Judge Susswein continued in relevant part: The circumstances in Haymond that prompted the Court to find an Apprendi violation are clearly distinguishable from the case before us. In stark contrast to § 3583(k), N.J.S.A. 2C:35-14(f) does not prescribe a new mandatory minimum sentence. Rather, our statute incorporates by reference the minimum and maximum sentences that could have been imposed originally based on defendant’s conviction. Specifically, N.J.S.A. 2C:35-14(f)(4) provides that if the court permanently revokes the defendant’s special probation pursuant to this subsection, the court shall impose any sentence that might have been imposed, or that would have been required to be imposed, originally for the offense for which the person was convicted or adjudicated delinquent.

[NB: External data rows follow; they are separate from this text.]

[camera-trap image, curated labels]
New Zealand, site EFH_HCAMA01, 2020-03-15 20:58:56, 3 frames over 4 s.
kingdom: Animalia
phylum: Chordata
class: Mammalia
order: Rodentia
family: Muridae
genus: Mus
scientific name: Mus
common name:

Importantly, the Haymond plurality distinguished the defective federal supervised release statute at issue before it from probation and parole, which it noted “have usually been understood to comport with the Fifth and Sixth Amendments.” Haymond, 588 U.S. __, 139 S. Ct. at 2381 (plurality opinion). The plurality explained that probation and parole comply with Apprendi principles because, upon finding a violation, “a judge generally could sentence the defendant to serve only the remaining prison term authorized by statute for his or her original crime of conviction.” Id. at 2382. “Thus, a judge could not imprison a defendant for any longer than the jury’s factual findings allowed-a result entirely harmonious with the Fifth and Sixth Amendments.” Ibid. New Jersey’s special probation revocation law is just the sort of traditional probation statute the Haymond plurality deemed “to comport with the Fifth and Sixth Amendments.” Id. at 2381.

It is also noteworthy that when describing the maximum allowable sentence following a violation of supervised release, the Haymond plurality made no mention of the non-custodial portion of the sentence. The plurality opinion, in other words, does not pronounce, or even intimate, that as a matter of constitutional imperative, the time a defendant has already spent out of prison on supervised release must be added to the custodial sentence for purposes of determining whether the prescribed statutory maximum has been exceeded.

The panel’s focus on what the federal constitution requires is consistent with a federalization that has occurred in our state courts in recent years. Our state constitution has historically provided greater constitutional protections than the analogous federal provisions.